ESET & Intel Security on Black Hat USA 2015
The most famous and respected in the world conference for security writers Black Hat 2015 has ended in Las Vegas. This year, a large number of reports were presented on the most topical issues of operating various vulnerabilities in software, ranging from Windows and Android, to embedded software for cars.
ESET was represented at the conference by security repercher Evgeny Rodionov ( @vxradius ), along with his colleagues from Intel Security Alexander Matrosov ( @matrosov , Intel Advanced Threat Research ), Rodrigo Branco ( @bsdaemon ) and Gabriel Negreira Barbosa. They presented a large report entitled Distributing the High-Level Intermediate Representation for Large Scale Malware on analyzing and restoring the logic of complex types of threats.
')
Alexander Matrosov previously worked for ESET as the head of the center for viral research and analysis.
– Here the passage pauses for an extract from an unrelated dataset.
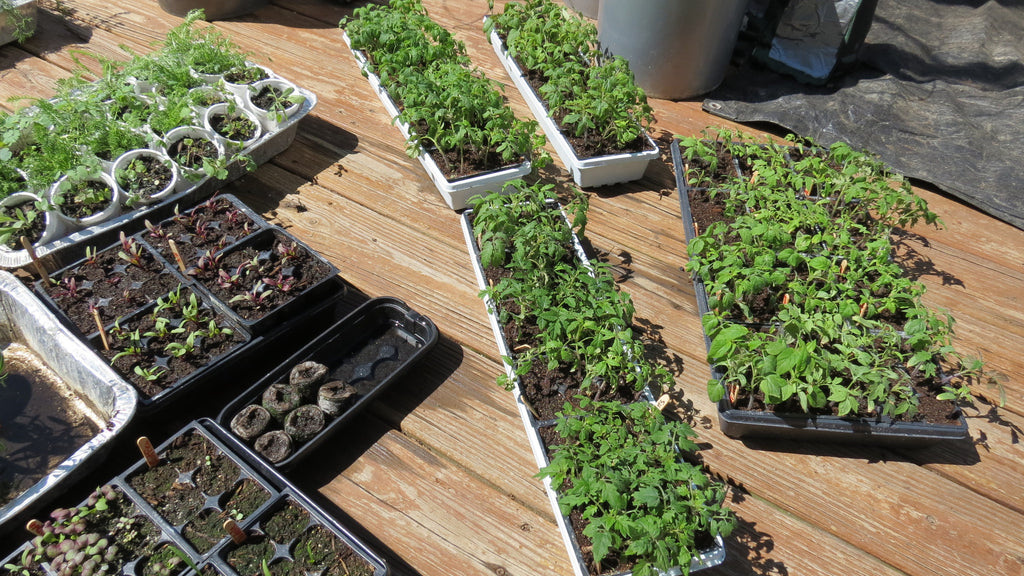 Acclimating Your Vegetable Seed Starts to The Outdoors: 'Hardening-off ' Vegetable Plants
At the conference, Sailors and Rodionov also announced the imminent release of a book called Reversing Modern Malware and Next Generation Threats , which includes detailed information on the functioning of modern bootkits, rootkits, and other complex threats, expected for reporters. It also provides information on special tools for analyzing such threats. In particular, we are talking about the tool HexRaysCodeXplorer , the source code of which is presented here . HexRaysCodeXplorer is a plugin for the well-known Hex-Rays decompiler and allows you to facilitate the analysis of massive executable threat files. The development of the plugin also involved the authors of the book.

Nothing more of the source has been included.